Just imagine the size of electric shocks they would have to give to the likes of Al Gore or De Caprio

Tom Abbott
Reply to  Lrp
December 16, 2021 1:58 pm

Turn it up to 11 !

Rory Forbes
December 16, 2021 10:12 am

This is the result when we give children, with a mind like Greta’s, a degree and then set them loose in academia. Surely this must be a parody.

Bruce Cobb
December 16, 2021 12:29 pm

OK, last time.
This is climate propaganda.
This is your brain on climate propaganda.
Any questions?

Tom Abbott
December 16, 2021 1:15 pm

From the article: “While some effects of global warming are already visible today,”

Really? Like what?

Tom Abbott
December 16, 2021 1:22 pm

From the article: “During the study, participants received stimulation to a part of their brain which plays an important role for taking the perspective of others. This stimulation led to more sustainable behaviour.”

Lol !

Sustainable behavior = Compliance.

I think she is talking about brainwashing.
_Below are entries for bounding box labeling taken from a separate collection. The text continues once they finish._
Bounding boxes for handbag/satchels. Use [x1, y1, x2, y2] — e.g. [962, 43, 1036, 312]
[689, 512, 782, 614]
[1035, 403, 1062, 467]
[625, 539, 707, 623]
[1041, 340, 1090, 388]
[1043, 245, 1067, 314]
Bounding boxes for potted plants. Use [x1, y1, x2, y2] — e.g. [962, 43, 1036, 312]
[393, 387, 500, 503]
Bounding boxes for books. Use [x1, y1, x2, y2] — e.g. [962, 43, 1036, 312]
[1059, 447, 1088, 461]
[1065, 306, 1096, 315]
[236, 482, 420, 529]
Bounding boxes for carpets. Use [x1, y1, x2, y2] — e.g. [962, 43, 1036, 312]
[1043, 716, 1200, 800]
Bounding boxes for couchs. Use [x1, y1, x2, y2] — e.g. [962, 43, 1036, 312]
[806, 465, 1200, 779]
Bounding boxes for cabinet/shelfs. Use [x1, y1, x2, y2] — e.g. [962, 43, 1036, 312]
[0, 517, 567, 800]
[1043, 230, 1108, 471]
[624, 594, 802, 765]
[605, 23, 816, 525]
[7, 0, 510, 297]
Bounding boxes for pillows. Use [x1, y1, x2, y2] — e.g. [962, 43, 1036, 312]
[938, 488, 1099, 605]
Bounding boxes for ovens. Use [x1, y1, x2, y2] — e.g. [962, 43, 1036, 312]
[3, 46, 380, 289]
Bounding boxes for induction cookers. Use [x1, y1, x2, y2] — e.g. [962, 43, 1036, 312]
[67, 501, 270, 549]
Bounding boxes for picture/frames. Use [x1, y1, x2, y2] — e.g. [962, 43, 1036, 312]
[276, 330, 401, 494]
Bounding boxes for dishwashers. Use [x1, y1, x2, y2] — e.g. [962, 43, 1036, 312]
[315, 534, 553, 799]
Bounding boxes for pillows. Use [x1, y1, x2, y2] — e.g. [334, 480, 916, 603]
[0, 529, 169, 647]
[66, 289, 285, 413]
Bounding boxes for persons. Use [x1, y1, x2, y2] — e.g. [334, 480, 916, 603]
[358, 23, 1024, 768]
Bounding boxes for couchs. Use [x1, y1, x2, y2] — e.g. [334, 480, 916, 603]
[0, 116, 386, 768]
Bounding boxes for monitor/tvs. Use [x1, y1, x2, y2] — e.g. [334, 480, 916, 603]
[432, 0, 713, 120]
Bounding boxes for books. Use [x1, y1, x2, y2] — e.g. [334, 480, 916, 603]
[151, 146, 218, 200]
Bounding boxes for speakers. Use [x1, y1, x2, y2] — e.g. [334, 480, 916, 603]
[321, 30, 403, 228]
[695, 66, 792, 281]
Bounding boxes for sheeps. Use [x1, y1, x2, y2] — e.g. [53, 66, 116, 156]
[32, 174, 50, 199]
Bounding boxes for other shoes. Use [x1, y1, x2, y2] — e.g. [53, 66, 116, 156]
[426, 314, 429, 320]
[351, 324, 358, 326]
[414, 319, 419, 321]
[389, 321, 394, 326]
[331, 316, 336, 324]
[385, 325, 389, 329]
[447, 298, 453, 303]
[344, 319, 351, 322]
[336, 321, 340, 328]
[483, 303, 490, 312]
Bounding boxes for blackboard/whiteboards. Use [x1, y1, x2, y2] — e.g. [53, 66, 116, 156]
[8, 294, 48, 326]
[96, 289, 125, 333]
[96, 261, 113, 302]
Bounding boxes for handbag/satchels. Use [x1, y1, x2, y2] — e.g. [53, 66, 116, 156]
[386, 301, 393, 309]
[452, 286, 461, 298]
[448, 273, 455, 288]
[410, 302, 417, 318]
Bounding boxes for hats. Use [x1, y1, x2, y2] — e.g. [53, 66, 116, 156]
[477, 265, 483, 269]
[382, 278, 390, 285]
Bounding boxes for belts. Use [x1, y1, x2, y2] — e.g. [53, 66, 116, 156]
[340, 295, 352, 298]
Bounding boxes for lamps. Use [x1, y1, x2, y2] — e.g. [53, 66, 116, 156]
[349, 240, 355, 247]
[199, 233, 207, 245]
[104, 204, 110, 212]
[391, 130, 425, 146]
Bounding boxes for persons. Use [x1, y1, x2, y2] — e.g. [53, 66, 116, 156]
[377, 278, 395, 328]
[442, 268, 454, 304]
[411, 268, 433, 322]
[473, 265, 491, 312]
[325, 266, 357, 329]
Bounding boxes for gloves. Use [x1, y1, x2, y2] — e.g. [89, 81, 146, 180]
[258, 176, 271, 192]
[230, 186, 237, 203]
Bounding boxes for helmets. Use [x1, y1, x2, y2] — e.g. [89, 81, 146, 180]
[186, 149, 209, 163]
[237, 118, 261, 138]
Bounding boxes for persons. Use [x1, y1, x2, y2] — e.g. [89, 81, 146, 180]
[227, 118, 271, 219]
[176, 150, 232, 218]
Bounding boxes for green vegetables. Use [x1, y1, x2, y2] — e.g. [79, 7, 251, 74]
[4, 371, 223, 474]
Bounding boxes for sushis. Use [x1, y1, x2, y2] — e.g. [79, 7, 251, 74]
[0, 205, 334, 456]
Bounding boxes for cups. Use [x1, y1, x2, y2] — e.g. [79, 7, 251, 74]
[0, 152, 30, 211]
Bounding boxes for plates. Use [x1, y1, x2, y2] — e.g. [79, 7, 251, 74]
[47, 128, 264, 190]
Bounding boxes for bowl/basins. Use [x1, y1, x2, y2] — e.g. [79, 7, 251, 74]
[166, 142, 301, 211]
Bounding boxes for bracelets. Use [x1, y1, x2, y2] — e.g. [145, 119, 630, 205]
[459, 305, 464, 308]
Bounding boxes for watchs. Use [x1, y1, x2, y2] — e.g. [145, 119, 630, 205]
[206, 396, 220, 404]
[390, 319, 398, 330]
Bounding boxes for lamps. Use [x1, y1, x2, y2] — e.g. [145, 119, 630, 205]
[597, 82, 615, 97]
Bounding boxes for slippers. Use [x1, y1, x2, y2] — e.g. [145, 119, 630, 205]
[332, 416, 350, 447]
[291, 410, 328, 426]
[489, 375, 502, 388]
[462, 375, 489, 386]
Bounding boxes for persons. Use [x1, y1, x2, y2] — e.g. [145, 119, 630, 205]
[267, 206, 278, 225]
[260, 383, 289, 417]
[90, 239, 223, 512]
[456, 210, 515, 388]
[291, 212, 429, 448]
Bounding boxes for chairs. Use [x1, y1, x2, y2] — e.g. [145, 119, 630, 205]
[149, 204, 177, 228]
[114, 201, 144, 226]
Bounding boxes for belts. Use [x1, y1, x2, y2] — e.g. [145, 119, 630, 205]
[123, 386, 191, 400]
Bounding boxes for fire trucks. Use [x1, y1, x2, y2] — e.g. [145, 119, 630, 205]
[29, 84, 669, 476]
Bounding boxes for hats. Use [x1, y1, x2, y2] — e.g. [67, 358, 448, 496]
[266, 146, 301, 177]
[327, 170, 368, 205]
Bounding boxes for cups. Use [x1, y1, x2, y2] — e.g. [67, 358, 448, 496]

Hey, instead of brainwashing people to believe in Human-caused Climate Change, why don’t you just show a little evidence that this problem actually exists? I think if people saw a little evidence, they could be easily convinced.

Oh, you say you don’t have any evidence? Well, that is a problem. That’s why you are having a hard time convincing people. It has nothing to do with psychology.